Top space facts from the Space in 30 Seconds team

2nd June 2014 < Back

The team behind Space in 30 Seconds share their top 10 spectacular space facts!

1) The Universe is 13,700 million years old

2) Scientists who study the Universe believe in a theory called the Big Bang to explain how the Universe was formed. The Big Bang wasn’t an explosion. It was an unbelievably sudden expansion out of a single point.

3) The universe is still expanding! And it is speeding up all the time.

4) Within 3 seconds of the Big Bang, the three simplest elements had formed: hydrogen, helium and lithium. The earliest stars formed between 50 and 150 million years later, followed by galaxies. Around 9 billion years after the Big Bang, the Solar System and Earth were created.
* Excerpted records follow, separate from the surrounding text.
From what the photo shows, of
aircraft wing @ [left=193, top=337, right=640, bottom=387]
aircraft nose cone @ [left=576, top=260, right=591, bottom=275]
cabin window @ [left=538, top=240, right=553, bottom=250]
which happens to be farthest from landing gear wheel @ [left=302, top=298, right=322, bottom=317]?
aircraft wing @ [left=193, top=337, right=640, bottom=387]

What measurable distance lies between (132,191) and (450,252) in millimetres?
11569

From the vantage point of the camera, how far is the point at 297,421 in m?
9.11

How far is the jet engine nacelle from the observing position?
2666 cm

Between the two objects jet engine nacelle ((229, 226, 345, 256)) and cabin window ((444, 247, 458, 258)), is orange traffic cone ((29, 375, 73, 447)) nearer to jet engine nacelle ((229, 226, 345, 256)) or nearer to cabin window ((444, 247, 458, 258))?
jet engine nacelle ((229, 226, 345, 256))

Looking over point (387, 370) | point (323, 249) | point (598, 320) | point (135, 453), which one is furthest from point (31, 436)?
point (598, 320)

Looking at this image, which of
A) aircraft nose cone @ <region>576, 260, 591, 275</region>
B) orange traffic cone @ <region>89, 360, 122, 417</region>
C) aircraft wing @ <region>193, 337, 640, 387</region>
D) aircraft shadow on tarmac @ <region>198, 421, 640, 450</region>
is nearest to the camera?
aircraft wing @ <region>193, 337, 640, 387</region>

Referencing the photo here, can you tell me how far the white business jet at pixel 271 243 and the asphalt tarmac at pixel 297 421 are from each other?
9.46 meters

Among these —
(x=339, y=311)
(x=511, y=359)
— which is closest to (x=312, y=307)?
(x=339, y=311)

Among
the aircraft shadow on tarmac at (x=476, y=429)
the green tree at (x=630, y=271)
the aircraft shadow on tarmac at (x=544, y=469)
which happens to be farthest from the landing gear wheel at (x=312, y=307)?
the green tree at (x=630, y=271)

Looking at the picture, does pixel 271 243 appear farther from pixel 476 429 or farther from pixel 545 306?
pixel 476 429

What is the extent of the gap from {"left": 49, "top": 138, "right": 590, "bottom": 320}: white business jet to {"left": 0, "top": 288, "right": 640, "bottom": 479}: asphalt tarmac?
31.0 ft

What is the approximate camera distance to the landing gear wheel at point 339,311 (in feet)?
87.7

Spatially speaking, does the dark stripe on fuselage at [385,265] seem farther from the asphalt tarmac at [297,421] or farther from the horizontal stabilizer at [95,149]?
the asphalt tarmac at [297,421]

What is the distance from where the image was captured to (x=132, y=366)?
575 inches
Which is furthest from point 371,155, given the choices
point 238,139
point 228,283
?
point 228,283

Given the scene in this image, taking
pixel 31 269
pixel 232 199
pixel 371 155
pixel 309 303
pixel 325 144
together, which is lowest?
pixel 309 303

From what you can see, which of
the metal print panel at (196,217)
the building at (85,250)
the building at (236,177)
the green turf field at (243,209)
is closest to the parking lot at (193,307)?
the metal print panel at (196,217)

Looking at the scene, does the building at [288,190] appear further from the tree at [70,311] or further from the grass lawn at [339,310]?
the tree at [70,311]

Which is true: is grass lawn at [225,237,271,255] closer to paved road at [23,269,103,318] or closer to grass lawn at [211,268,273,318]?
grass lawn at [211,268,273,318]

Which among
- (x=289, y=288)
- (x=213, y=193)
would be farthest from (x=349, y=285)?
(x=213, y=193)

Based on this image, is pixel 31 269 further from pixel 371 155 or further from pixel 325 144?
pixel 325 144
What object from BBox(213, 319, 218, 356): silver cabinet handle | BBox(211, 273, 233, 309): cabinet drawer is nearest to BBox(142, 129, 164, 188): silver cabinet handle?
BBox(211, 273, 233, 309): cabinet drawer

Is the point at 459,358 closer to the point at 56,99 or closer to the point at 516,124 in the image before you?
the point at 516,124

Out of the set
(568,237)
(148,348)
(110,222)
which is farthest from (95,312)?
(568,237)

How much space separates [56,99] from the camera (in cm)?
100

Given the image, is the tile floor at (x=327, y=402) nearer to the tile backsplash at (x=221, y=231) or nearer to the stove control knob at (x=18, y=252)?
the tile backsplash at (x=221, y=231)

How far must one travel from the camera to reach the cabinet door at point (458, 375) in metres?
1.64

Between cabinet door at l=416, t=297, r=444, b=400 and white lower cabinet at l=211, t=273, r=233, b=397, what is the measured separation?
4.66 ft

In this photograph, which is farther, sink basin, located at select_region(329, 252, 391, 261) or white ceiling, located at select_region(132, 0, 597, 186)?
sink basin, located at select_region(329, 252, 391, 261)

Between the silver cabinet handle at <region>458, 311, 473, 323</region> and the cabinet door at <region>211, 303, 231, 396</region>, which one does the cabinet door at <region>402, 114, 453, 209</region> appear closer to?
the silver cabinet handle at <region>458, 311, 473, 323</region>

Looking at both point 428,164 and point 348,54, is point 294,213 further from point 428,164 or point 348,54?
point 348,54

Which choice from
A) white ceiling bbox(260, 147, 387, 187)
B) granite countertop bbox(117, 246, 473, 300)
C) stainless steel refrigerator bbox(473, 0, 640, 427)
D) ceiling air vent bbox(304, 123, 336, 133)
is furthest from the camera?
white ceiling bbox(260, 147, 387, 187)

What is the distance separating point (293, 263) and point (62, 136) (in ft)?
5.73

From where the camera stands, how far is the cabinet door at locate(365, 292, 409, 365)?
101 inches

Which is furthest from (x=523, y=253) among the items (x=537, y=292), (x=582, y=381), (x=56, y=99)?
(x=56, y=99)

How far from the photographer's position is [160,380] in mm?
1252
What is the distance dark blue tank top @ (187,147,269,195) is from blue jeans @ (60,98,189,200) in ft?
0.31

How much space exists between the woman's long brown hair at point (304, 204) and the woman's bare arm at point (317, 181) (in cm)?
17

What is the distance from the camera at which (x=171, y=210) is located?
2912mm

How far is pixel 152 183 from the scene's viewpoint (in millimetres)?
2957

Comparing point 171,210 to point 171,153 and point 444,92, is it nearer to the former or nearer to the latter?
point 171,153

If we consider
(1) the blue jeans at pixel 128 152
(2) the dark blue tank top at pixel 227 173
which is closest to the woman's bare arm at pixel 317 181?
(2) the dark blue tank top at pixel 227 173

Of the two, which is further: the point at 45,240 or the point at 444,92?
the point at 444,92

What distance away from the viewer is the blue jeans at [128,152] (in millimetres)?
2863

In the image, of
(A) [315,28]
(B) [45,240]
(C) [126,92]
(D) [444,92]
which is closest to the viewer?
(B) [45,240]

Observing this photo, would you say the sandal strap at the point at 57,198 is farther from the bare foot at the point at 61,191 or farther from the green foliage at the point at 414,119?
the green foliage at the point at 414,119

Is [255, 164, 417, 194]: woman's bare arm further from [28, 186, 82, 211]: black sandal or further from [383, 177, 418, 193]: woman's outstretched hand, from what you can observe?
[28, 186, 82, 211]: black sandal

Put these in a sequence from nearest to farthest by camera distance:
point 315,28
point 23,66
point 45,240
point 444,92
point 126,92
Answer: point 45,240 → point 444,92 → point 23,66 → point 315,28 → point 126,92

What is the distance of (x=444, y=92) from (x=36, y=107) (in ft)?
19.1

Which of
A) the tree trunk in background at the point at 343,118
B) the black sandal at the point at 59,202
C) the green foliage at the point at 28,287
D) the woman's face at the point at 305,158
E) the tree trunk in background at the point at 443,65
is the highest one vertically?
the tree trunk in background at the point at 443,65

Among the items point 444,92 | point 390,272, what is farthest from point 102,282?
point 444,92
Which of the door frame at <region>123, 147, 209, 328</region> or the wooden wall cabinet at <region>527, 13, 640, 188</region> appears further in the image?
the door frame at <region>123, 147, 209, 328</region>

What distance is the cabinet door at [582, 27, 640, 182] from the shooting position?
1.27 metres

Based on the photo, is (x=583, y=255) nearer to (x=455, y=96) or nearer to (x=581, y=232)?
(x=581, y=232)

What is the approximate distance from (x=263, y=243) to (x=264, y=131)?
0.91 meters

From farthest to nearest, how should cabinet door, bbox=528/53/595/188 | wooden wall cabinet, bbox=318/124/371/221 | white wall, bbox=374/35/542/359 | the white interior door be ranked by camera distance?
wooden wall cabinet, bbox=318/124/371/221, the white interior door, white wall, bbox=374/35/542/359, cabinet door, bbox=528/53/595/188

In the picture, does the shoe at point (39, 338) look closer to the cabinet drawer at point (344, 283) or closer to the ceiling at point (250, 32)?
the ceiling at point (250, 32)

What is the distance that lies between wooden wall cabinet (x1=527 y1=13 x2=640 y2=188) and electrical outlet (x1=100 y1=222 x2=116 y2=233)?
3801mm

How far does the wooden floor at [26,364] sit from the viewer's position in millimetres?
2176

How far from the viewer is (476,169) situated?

5) The universe is so huge that special units of measurement are needed; these are called light years. 1 light year is 6 trillion miles away!

6) Stars are formed from huge clouds of dust and gas called nebulae. The closest nebula to Earth is 1,340 light years away (141,000,000,000,000 miles!).

7) Stars vary in size, temperature and how bright they appear from Earth. The Sun is a pretty average-sized star. Some are smaller; others are far larger. Betelgeuse (betel-jooz), in the Orion constellation, is a gigantic star. If Betelgeuse replaced our Sun, its outer surface would extend out as far as the orbit of Jupiter!

8) Mercury is the closest planet to the Sun and is the smallest planet in our Solar System. Mercury’s orbit around the Sun takes just 88 Earth days to complete so its year is a quarter of the length of Earth’s.

9) Earth lies an average of 149,597,870.7 km (92,955,807 miles) from the Sun. Surrounding the planet, and protecting it from many of the Sun’s harmful rays, is the Earth’s atmosphere. The atmosphere keeps Earth’s surface warm and enables life to function.

10) To view space from Earth we use a telescope sent out into space but the image can take many millions or billions of years to travel from distant stars and galaxies to Earth. This means that the view we get of a distant object is a history lesson. It shows the object as it was millions or billions of years earlier.